Parkinson's remains unpredictable. Granahan might feel stable one moment and struggle the next. But he has learned to adapt, to find workarounds, to persist. "I never give up," he said. "That's my motto." His story is not one of cure or recovery—Parkinson's offers neither. It is a story of a man who was misdiagnosed for seven years, told he would lose his mobility by his mid-twenties, and who has spent four decades proving the doctors wrong, one day at a time.
Citações Notáveis
The hardest part of living with Parkinson's is what people think of you. I've been turned away from bars because my gait made people think I was drunk.— John Granahan, to The Sun
Parkinson's is so unpredictable you can be well one moment and struggling the next, but I simply find ways to manage things. I never give up—that's my motto.— John Granahan
A Conversa do Hearth Outra perspectiva sobre a história
Seven years is a long time to be told the wrong thing about your own body. How did that misdiagnosis shape what came after?
It meant I was treating the wrong problem. I was taking medication designed to block adrenaline when my brain was actually dying. Those seven years weren't just wasted time—they were years I could have been learning how to live with what was actually happening to me.
When you finally got the real diagnosis at twenty, what did you feel?
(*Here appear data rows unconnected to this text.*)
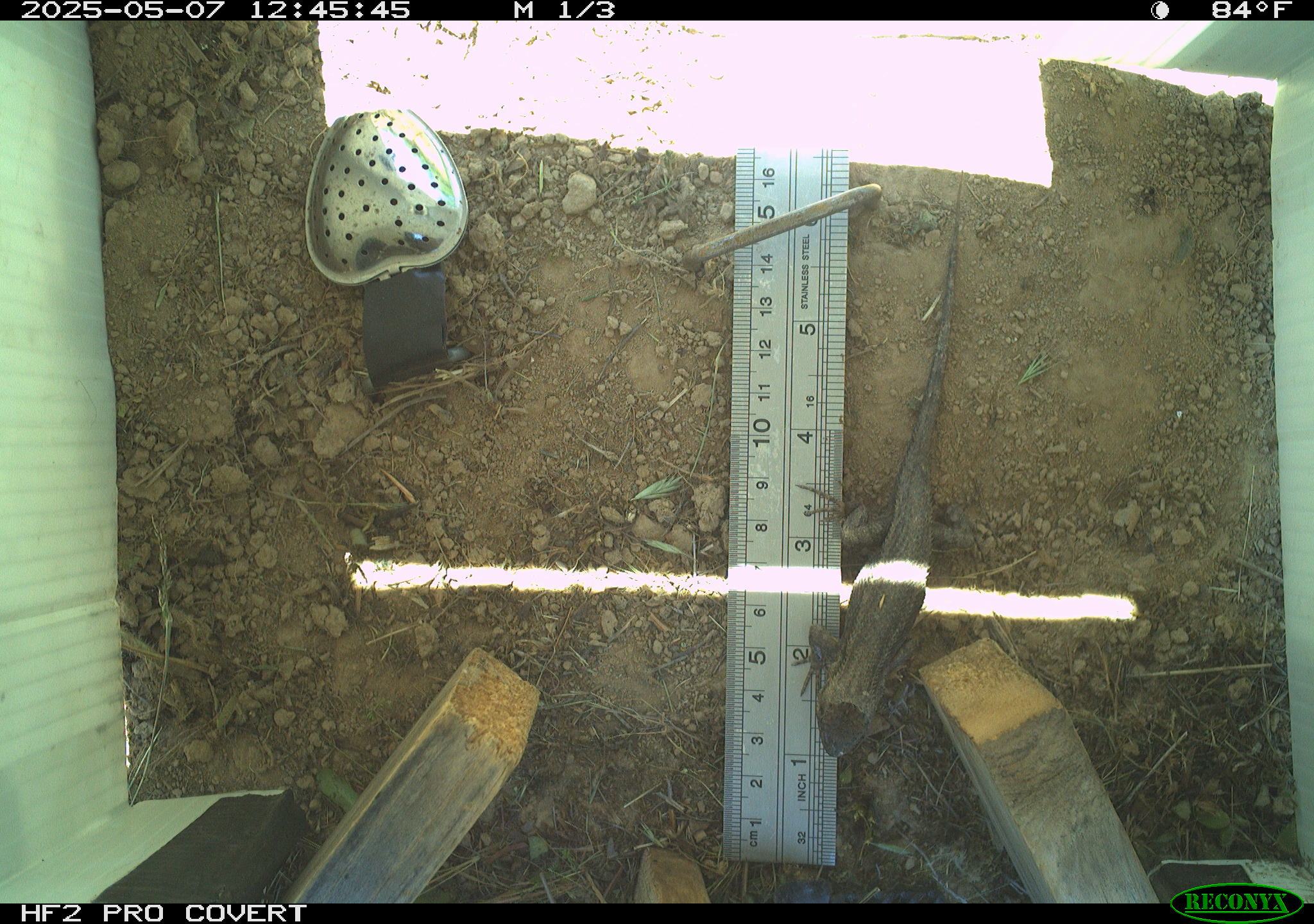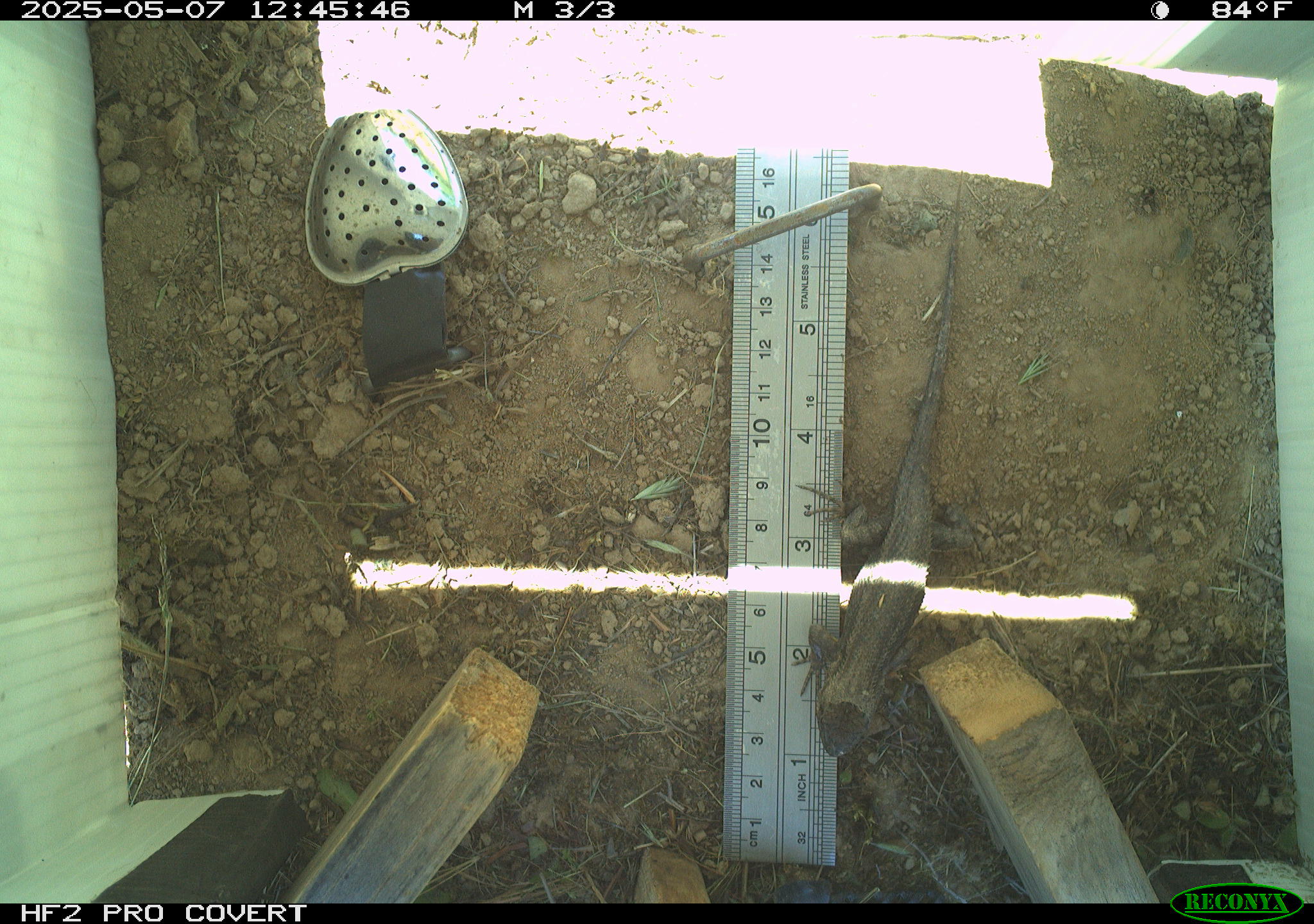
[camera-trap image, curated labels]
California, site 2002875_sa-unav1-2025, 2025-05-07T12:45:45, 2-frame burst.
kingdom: Animalia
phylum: Chordata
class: Reptilia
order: Squamata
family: Phrynosomatidae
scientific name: Phrynosomatidae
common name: north american spiny lizards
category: sceloporus/uta species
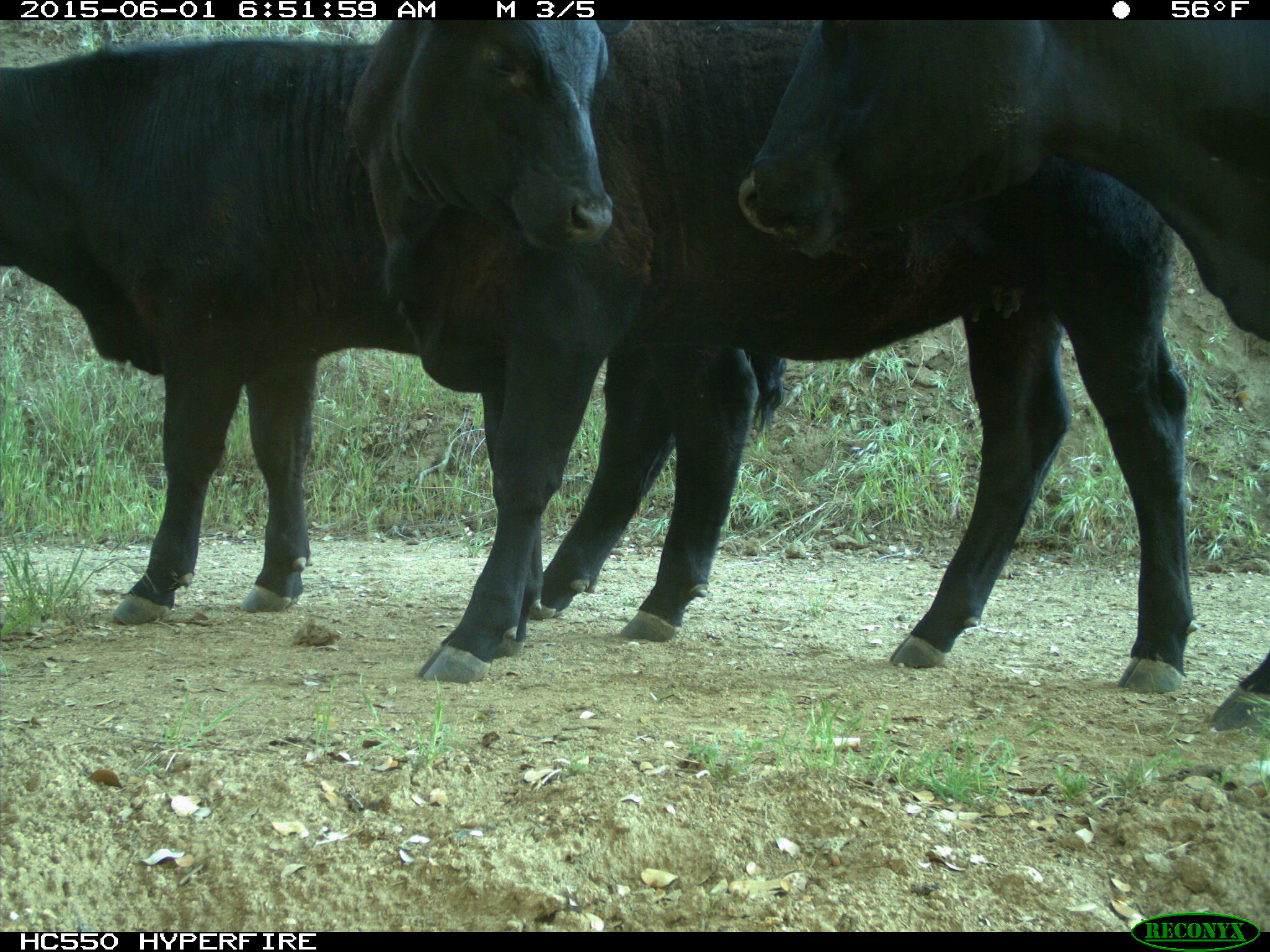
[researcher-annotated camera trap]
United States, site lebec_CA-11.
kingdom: Animalia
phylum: Chordata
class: Mammalia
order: Artiodactyla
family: Bovidae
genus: Bos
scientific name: Bos taurus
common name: domestic cow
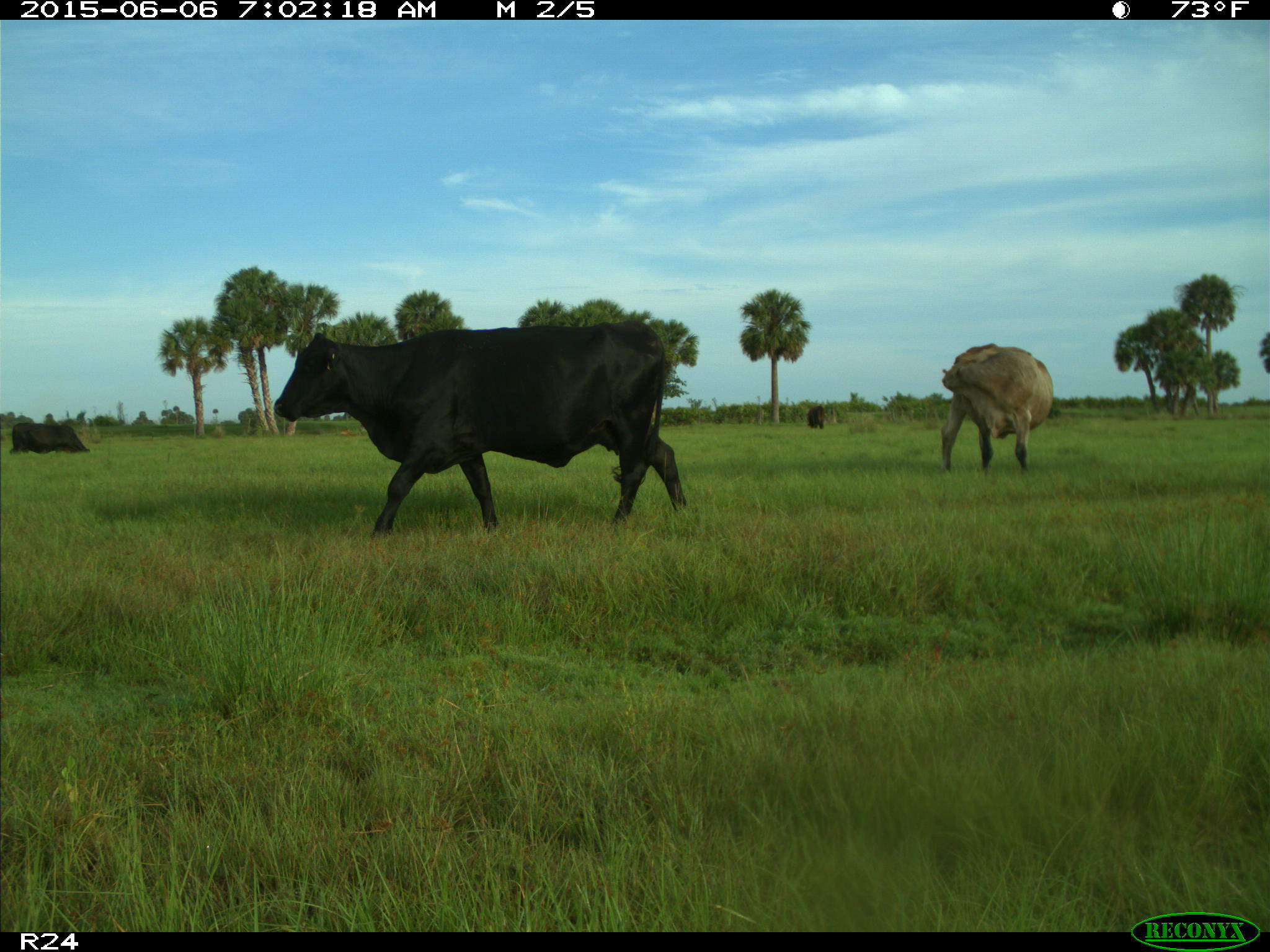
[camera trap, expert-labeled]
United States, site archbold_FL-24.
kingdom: Animalia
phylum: Chordata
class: Mammalia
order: Artiodactyla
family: Bovidae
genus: Bos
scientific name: Bos taurus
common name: domestic cow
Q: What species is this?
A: Bos taurus (domestic cow).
Honestly, relief mixed with terror. Relief because at least now there was a name for it. Terror because I'd never heard of Parkinson's except as something that happened to very old people. The doctors told me I'd be in a wheelchair within five years. I believed them.
But you weren't.
No. I don't know if it was stubbornness or luck or both. The disease is so unpredictable—you can feel fine one moment and completely unable to move the next. But I decided early on that I wasn't going to accept their timeline.
You mentioned that people have mistaken your walk for drunkenness, that you've been refused entry to bars. That's a different kind of diagnosis, isn't it?
It is. The disease itself is hard enough. But the way people react to you—the assumptions they make—that becomes its own burden. I'm not drunk. I'm not old. I'm just a man trying to live his life with a condition nobody understands.
Your daughter—you're raising her alone. How does that factor into how you manage the disease?
It's everything. It's the reason I keep going. Some days the Parkinson's wins a little. But she needs me to show up, so I show up. That's the real treatment, I think. Not the medication or the surgery. It's having a reason to keep fighting.